Because they are easy
After all. Why bother learning about economic indicators and Central banks or trying to decipher the market’s fundamental forces each and every time I’ll do a trade, when I can just use a system I saw in a forum?
When you use a trading system based solely on technical indicators, you just wait for the price to hit a threshold and behold! You buy or sell the pair.
No need to think.
And if the trade goes wrong, it’s the system’s fault. I can just tweak it a little and it will work next time.
If it doesn’t, I can just find a different system and try again.
Another reason it’s deceivingly easy to settle for a purely technical strategy is the opportunity to back test a system.

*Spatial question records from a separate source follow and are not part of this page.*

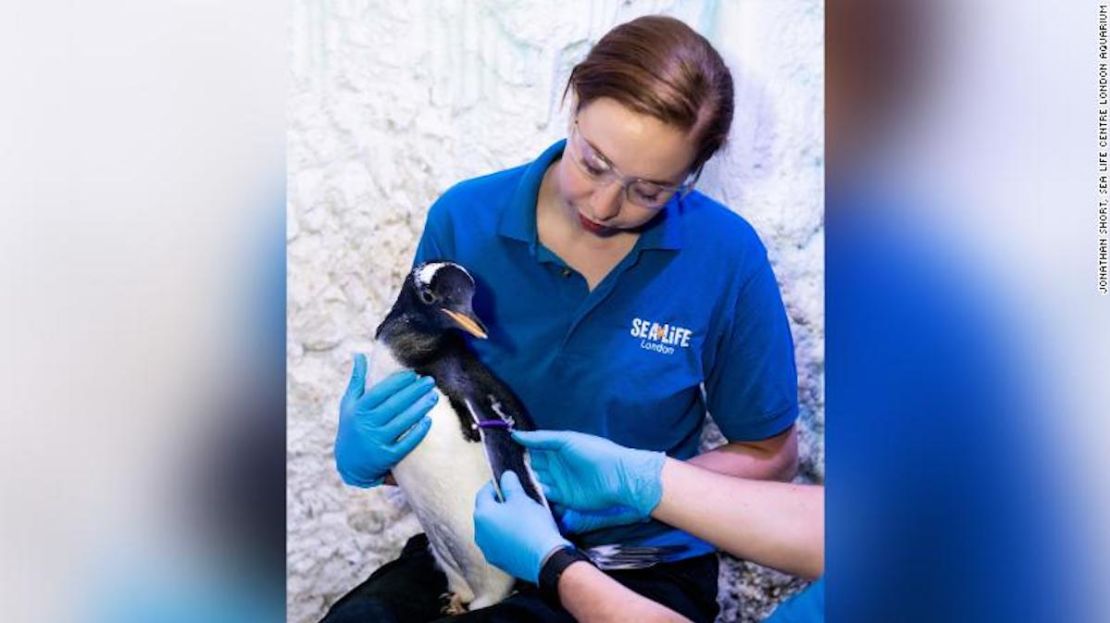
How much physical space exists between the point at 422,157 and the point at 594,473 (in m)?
0.52

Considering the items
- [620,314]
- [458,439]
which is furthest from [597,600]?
[620,314]

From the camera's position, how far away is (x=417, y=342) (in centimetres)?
171

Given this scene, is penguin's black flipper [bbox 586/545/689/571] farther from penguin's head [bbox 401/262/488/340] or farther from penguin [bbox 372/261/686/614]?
penguin's head [bbox 401/262/488/340]

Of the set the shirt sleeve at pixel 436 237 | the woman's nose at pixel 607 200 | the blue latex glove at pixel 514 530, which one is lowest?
the blue latex glove at pixel 514 530

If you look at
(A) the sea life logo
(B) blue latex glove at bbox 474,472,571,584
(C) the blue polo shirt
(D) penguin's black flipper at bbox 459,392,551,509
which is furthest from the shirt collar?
(B) blue latex glove at bbox 474,472,571,584

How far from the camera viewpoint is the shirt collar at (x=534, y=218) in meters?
1.73

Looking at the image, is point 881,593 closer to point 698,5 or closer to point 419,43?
point 698,5

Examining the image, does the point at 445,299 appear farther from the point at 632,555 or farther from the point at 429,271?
the point at 632,555

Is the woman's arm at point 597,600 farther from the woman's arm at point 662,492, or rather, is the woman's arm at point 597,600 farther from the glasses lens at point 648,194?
the glasses lens at point 648,194

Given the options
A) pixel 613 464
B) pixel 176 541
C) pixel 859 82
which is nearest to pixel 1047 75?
pixel 859 82

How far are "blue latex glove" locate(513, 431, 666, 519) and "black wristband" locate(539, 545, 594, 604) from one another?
0.22ft

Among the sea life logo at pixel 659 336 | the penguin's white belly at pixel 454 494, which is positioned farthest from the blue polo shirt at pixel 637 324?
the penguin's white belly at pixel 454 494

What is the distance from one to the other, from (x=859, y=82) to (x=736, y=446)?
0.57 m

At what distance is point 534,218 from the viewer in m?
1.74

The way it works is you find or develop a cool trading system based on several technical tools.
Say, if a short term moving average crosses a longer term moving average, you have a signal to enter the trade.
Then you check whether it would have made you money last month.
Turns out that if you had used this system then, you would have made a lot of money trading forex.
You also test other time periods and get similar results. By now, you feel very confident. You start trading and lose your position.
What happened? Why do people lose money this way? Prices do not behave the same way.
Ask yourself: is this market the same it was in the period I back tested the system?
Chances are, fundamentals have changed, or perhaps, the market is in a period of high volatility. If you neglected fundamental analysis, you will have no idea.
Do you want to be the guy who has no idea of what’s going on?
Lastly, it is much easier for opportunistic sellers to make up new technical indicators (there is probably an infinite amount of possibilities).
Thus, you see new things popping up every time. Coupled with people’s desire for easy, you get a good business from selling these systems (or writing books on them).
Now, I don’t want you to leave thinking that technical analysis is garbage.
There is a place for it in almost every trading strategy. So what is the best use of technicals?
Let’s say you think the EUR/USD will continue to go down.
You researched the pair’s fundamentals and you are certain that both the FED and the ECB will continue to use divergent monetary policies.
Naturally, you decide to go with the downward trend and sell the pair.
You get your EUR/USD chart and fair enough. For the past few days the price has fallen. But there are some momentary increases.
This is where technical analysis will aid you. You want to sell. But you would prefer to enter the trade at a time in which the price is relatively high (in one of those short term upward moves).
Why? Because you know that long term, the price will continue to move down. But at any one moment it could move back up.
So you can capture one of those moments to increase your profits and set a better stop order.
You could draw support and resistance levels and wait for the price to get close to the latest resistance level.
You know from part 1, that the price is more likely to fall from a resistance level.
This time, however, you did some fundamental analysis and also know, that market forces will drive the price down.
Hence, you are more likely to be right about this trade.
And thanks to a few technical analysis tools, you might just make some money trading forex.
That’s what we have for technical analysis.